- _RECORDS SHOWN_

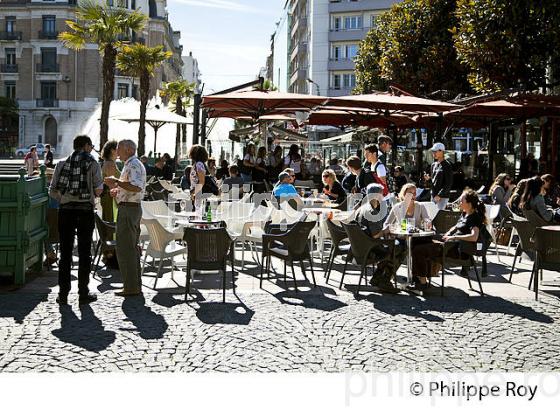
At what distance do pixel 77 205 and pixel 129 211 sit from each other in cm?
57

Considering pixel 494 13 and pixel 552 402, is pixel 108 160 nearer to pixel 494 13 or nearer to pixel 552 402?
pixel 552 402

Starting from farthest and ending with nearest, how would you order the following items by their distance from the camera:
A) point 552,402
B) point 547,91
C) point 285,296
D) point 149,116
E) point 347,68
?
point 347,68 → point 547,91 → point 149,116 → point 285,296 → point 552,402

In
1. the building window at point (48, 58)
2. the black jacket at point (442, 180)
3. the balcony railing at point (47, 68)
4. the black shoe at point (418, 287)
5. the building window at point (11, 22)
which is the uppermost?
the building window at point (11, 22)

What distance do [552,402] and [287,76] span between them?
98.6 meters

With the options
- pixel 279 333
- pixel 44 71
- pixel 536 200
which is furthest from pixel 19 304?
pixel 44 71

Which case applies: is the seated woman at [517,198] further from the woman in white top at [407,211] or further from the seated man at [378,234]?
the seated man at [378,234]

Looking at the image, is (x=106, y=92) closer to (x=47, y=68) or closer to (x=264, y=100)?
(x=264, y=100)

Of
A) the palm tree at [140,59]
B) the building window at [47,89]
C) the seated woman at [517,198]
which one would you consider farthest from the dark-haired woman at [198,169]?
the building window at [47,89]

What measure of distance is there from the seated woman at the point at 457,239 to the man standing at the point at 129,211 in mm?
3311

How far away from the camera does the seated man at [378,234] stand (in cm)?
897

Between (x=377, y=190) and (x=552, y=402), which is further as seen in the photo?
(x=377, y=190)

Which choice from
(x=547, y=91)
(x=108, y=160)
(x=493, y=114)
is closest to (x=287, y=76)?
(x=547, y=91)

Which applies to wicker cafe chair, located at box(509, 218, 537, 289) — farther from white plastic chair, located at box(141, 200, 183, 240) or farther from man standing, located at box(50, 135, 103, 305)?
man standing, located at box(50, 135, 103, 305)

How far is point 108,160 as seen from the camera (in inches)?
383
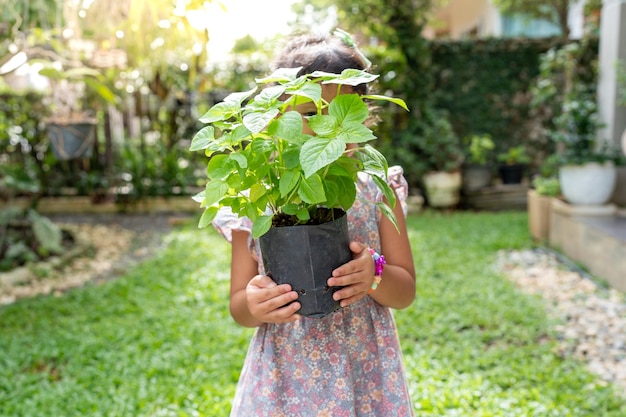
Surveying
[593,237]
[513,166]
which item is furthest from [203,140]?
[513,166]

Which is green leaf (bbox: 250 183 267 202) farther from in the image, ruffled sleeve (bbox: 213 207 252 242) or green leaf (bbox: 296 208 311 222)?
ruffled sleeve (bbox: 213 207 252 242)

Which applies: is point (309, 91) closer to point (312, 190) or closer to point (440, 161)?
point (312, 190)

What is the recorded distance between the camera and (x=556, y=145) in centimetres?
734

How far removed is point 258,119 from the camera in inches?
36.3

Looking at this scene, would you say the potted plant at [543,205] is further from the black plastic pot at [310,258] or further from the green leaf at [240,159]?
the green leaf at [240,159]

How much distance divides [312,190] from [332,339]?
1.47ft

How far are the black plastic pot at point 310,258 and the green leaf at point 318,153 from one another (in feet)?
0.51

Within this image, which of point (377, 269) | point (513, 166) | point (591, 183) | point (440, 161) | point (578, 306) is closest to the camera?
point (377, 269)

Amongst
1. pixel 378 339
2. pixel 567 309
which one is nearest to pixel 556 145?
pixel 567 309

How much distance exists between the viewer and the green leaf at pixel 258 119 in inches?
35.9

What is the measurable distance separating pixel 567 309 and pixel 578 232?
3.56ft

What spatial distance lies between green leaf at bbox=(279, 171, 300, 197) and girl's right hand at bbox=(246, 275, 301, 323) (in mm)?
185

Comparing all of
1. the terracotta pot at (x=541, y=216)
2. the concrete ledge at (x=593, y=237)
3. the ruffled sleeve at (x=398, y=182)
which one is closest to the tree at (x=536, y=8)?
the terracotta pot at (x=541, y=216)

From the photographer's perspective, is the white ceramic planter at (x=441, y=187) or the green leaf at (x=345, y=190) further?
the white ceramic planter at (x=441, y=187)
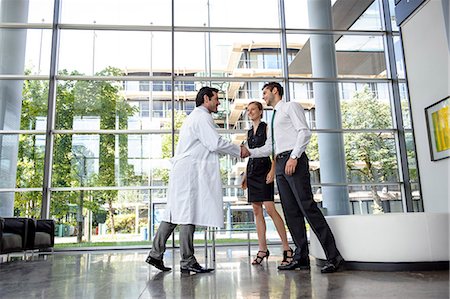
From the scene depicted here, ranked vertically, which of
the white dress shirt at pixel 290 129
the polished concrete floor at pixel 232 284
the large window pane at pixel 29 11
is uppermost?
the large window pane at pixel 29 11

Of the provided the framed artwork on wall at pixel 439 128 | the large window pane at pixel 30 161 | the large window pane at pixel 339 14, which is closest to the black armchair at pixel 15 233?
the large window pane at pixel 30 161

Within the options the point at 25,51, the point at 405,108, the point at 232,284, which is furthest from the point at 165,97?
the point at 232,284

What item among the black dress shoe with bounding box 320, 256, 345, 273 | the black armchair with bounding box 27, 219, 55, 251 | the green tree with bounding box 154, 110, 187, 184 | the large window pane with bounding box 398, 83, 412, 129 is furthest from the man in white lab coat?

- _EXERCISE DESCRIPTION_
Convert the listing from its first line through the line holding "point 347,68 →", inclusive, into a Markdown table with a Row column numbering each line and a Line column holding its text. Skip blank lines and leave out the pictures.

- _REPLY TO THE TASK_
| Row | Line |
|---|---|
| 1 | At what distance do pixel 77 205 and pixel 129 211 sit from each other in cm? |
| 2 | 57 |
| 3 | Considering pixel 494 13 and pixel 552 402, is pixel 108 160 nearer to pixel 494 13 or nearer to pixel 552 402? |
| 4 | pixel 552 402 |
| 5 | Starting from farthest and ending with nearest, how would you order the following items by their distance from the camera: |
| 6 | A) point 552,402 |
| 7 | B) point 547,91 |
| 8 | C) point 285,296 |
| 9 | D) point 149,116 |
| 10 | E) point 347,68 |
| 11 | ? |
| 12 | point 347,68 → point 547,91 → point 149,116 → point 285,296 → point 552,402 |